魚河岸初競り
季節の行事魚河岸初競りとは
毎年1月5日は、全国各地の卸売市場で、その年最初の取引が行われる「初競り」の日です。特に、日本の台所として知られる東京都中央卸売市場(豊洲市場/旧・築地市場)の初競りは、経済の活気を示す新春の恒例行事として世界中から注目されます。威勢の良い掛け声とともに、新鮮な魚介類が次々と競り落とされる様子は、日本の食文化の力強さを象徴する光景です。
新春の華:巨大マグロの「ご祝儀価格」
初競りの最大の目玉は、大型の本マグロ(クロマグロ)の取引です。事実として、初競りの一番マグロは、その年の一番の縁起物として、通常価格を大幅に上回る「ご祝儀価格」で落札されることが多々あります。

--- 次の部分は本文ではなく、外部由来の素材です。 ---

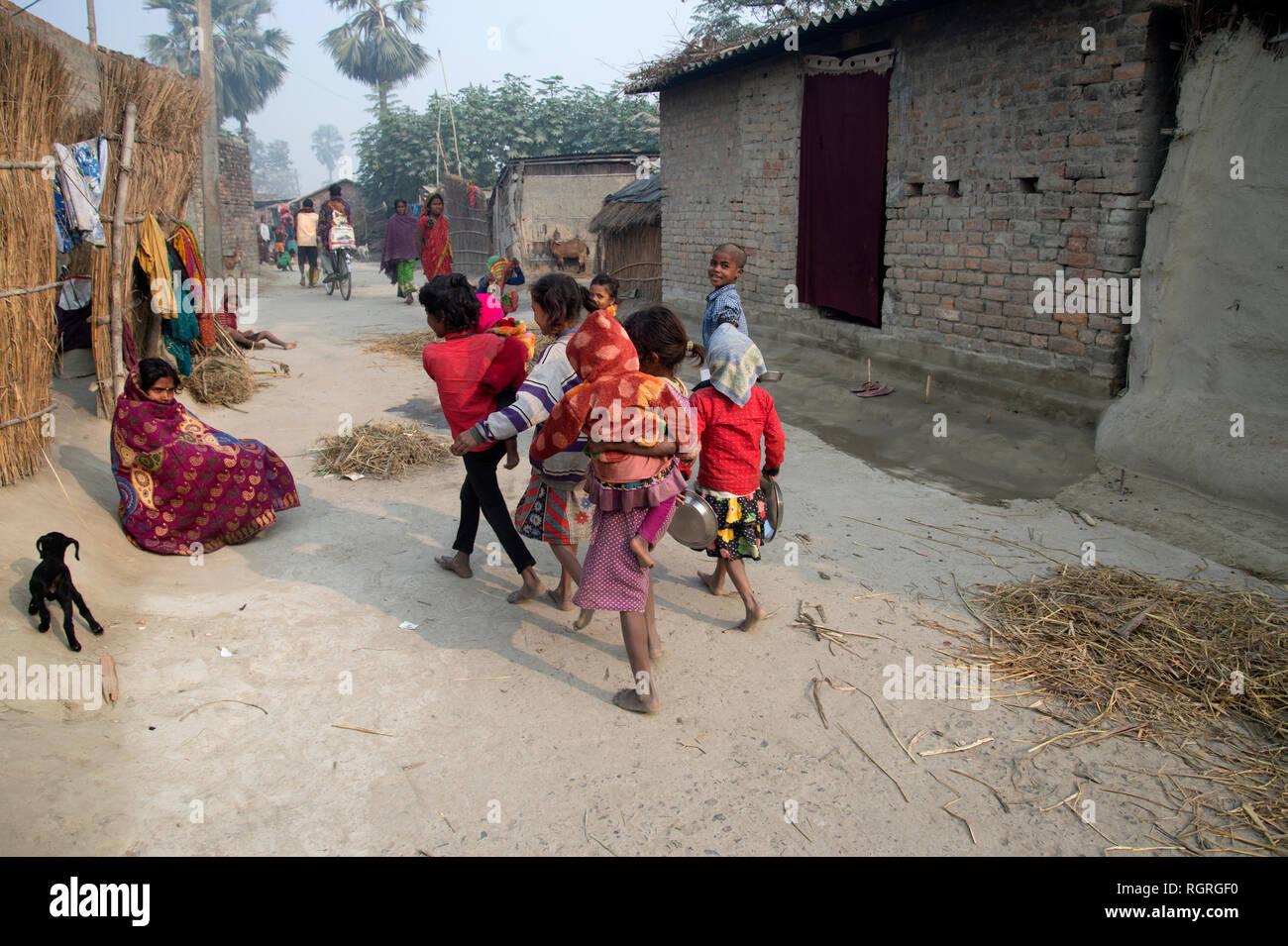 India  Bihar  Busman village  Children walk to get their free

- 歴代最高値:2019年には、豊洲市場での初競りで、青森県大間産のマグロが3億3360万円という史上最高値で落札され、社会に大きな衝撃を与えました。
- 一番マグロの意義:高値で落札することは、その年一年の「商売繁盛」や「業界の活性化」を願う商人の意気込みの表れでもあります。
豊洲市場と、進化する食のインフラ
事実として、2018年からは築地から豊洲へと舞台が移りましたが、そこで交わされる競りのシステムや情熱は変わらず受け継がれています。初競りが行われることで、ようやく街の寿司店や魚屋にも本格的に新鮮なネタが並び始めます。1月5日は、市場関係者が「安心・安全な食を届ける」という使命を胸に、新しい一年の「御用」を開始する日でもあります。
初競りにまつわる興味深い知識
- 手鉤(てかぎ):競り人がマグロの身質を確認するために使う鉤状の道具。尾の断面を見て、脂の乗りや鮮度を瞬時に判断する。
- 手サイン(手セリ):競りでは、指の形を使って価格を提示する独特のサインが使われる。一瞬の判断が勝敗を分ける。
- 大間(おおま)のブランド:「黒いダイヤ」とも呼ばれる青森県大間産の本マグロは、一本釣りで仕留められる芸術品として、初競りの主役であり続けている。
- 初荷(はつに):市場で競り落とされた魚が、色鮮やかな旗を掲げたトラックや船で運び出される様子。
- 三本締め:競りの開始前や終了後に行われる、一年の無事と繁栄を願う威勢の良い儀式。
活気に満ちた、一年の「潤い」をいただく
魚河岸初競りは、停滞していた空気を一気に吹き飛ばし、日本中に「美味しい元気」を届けてくれる日です。市場の人々の情熱が込められた魚は、私たちの体だけでなく心も豊かにしてくれます。1月5日は、お寿司やお刺身など、旬の海の幸をいただくことで、その生命力と職人たちのパワーを分けてもらいましょう。一年のスタートにふさわしい、凛とした美味しさがあなたを待っています。
初競りの日を楽しむヒント
- 夕方のニュースや新聞で、今年の一番マグロがどこ産で、いくらで落札されたのかをチェックし、経済の活気を実感する
- 近所の寿司店や魚屋を覗いて、初競り直後の「初荷」の魚を買い、新春ならではの新鮮な味覚を堪能する
- 海や漁師さん、市場に関わる人々に感謝しながら、食事の時間をいつもより少し丁寧に楽しむ
- 日本の魚食文化についての本を読んだり、動画を見たりして、伝統と技術の奥深さに触れる
大海原の力、新春の食卓へ
1月5日は、威勢の良い競りの声とともに、日本中が「本領発揮」し始める日です。荒波を越えてやってきた魚たちが活気をもたらすように、あなたの一年もダイナミックで、豊かな実りに溢れたものになりますように。今日という日が、あなたにとって心もお腹も満たされる、最高に威勢の良い一日になりますように!